The Republican-led Senate rejected an amendment offered by Democrats that would have increased those limits to $2 million and $200,000, respectively. Democrats also unsuccessfully argued in favor of expanding the definition of sexual abuse to include incidents such as forcing children to watch child pornography or subjecting them to indecent exposure.
“Not knowing what we don’t know and how many of these there might be, I think it’s appropriate to sit tight and wait before we broaden the scope,” said Sen. Jeb Bradley, R-Wolfeboro. “It’s not the end of the process. Let’s let the process work.”

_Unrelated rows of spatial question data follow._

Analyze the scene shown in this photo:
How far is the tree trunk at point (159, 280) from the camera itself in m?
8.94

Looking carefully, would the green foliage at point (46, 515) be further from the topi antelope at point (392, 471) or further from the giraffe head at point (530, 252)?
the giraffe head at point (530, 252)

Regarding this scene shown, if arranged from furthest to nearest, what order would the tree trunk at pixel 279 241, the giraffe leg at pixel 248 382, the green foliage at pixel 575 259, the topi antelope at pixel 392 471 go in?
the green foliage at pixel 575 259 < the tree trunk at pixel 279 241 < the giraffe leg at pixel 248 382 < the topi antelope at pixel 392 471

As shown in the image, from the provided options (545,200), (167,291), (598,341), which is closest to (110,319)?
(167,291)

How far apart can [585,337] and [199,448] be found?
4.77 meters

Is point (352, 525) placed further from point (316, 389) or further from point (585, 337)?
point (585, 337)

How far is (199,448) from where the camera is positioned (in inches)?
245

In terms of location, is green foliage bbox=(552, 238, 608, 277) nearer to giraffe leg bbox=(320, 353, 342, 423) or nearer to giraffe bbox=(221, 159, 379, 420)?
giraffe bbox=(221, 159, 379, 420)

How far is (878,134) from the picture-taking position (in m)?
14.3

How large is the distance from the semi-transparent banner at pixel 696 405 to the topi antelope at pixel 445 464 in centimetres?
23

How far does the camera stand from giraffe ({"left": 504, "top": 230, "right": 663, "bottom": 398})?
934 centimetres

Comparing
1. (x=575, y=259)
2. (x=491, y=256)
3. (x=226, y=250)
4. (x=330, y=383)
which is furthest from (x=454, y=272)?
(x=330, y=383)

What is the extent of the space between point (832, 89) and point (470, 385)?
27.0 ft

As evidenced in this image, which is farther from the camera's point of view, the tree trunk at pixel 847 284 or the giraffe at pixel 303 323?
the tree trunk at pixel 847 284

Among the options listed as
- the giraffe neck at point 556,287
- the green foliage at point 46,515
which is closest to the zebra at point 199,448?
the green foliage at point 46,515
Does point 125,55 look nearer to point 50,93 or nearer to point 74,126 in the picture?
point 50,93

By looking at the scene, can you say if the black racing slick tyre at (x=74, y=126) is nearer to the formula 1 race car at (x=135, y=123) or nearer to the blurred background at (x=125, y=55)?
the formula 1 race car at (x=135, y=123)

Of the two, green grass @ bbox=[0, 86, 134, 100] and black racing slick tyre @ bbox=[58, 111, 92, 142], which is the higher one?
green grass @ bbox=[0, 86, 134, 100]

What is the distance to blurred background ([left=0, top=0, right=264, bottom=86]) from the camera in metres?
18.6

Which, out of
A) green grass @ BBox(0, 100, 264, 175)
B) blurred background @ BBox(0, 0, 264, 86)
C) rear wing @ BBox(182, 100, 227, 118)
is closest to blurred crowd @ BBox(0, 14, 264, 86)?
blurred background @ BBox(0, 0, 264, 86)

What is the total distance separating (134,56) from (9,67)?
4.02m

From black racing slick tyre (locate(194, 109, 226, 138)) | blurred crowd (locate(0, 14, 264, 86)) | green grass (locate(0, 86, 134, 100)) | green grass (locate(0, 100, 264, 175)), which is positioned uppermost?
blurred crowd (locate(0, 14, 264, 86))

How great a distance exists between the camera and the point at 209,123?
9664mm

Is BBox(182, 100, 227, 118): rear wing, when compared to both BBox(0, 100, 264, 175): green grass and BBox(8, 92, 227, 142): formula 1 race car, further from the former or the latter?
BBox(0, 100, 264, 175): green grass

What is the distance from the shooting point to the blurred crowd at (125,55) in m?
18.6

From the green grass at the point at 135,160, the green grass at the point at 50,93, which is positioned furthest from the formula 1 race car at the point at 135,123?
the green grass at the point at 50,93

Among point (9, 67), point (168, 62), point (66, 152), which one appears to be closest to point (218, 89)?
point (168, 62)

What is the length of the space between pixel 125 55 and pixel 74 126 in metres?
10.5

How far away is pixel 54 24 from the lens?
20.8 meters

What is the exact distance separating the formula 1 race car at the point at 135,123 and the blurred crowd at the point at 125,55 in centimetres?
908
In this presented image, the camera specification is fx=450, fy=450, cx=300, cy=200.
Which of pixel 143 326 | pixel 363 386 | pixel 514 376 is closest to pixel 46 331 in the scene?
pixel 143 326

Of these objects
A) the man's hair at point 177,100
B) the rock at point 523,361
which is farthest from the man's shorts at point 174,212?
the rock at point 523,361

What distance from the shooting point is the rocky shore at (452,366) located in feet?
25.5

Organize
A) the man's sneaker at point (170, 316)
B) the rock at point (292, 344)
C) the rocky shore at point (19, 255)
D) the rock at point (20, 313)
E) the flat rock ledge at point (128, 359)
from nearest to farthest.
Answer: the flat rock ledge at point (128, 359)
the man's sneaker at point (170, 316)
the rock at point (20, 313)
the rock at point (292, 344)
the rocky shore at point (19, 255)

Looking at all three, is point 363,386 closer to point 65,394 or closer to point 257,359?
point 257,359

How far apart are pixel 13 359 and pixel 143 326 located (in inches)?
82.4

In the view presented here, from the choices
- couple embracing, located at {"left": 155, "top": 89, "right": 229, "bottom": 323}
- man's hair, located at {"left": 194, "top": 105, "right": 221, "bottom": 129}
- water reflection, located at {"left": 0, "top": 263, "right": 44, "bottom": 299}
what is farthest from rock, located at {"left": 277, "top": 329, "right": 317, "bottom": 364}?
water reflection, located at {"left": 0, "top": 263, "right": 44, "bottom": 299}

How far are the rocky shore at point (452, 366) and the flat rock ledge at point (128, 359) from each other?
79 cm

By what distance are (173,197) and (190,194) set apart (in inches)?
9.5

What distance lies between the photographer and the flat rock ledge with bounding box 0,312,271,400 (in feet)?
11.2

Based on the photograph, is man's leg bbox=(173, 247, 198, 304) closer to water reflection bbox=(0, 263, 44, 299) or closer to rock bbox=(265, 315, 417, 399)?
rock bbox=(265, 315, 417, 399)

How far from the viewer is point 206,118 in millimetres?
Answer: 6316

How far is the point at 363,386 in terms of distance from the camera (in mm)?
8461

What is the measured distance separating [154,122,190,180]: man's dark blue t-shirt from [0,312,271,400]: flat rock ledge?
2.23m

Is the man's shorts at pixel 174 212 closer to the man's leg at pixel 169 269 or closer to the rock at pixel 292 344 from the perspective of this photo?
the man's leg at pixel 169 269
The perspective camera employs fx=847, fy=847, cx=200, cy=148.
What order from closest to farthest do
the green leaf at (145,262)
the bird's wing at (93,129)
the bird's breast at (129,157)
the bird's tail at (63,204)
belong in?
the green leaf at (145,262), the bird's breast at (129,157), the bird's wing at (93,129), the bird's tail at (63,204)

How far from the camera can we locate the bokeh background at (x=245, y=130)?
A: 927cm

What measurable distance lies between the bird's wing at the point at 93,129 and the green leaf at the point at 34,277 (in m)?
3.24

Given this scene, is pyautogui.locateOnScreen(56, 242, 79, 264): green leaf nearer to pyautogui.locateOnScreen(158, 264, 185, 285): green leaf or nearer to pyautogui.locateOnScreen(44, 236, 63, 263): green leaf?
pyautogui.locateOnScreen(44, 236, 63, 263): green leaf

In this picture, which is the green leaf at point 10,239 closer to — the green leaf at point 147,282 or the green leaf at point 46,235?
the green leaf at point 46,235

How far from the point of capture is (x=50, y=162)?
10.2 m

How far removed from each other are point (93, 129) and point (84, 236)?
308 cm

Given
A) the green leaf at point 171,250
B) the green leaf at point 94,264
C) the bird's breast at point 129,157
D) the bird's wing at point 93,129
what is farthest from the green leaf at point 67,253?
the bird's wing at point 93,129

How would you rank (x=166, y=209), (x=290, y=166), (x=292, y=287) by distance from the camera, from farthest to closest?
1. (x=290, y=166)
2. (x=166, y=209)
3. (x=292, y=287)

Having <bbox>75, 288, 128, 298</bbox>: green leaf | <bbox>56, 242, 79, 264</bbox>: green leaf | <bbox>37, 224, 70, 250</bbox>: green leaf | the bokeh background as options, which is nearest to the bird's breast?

The center is named for former Gov. John H. Sununu, father of current Gov. Chris Sununu, who has has expressed support for the settlement bill. The state currently spends $13 million a year to operate the 144-bed facility, though the typical population now is about a dozen teens.
The two-year budget signed in June included a mandate to close it by March 2023, but the House passed a bill Wednesday giving the state until June 30, 2024, to build a new six-bed facility. That bill now goes back to the Senate, which also had approved a deadline extension but called for up to 18 beds.
The settlement fund legislation was opposed by attorneys for the victims, as well as state and national organizations that advocate for sexual assault survivors.
“This bill is a political move to fool the public into thinking the current political leadership actually cares about the children the state abused,” attorneys Rus Rilee and David Vicinanzo said in a statement. “Survivors of child abuse will not be duped by this political theater. The public should not be either.”
Sen. Lou D’Allesandro, D-Manchester, said the bill was incomplete, inadequate and neither victim-centered nor trauma-informed.
“My vote today is on behalf of those victims who were horrifically abused as children. I can not fathom the pain and suffering they have endured. This is simply too much not to get right,” he said. “I will not support the bill, but I will support the children.”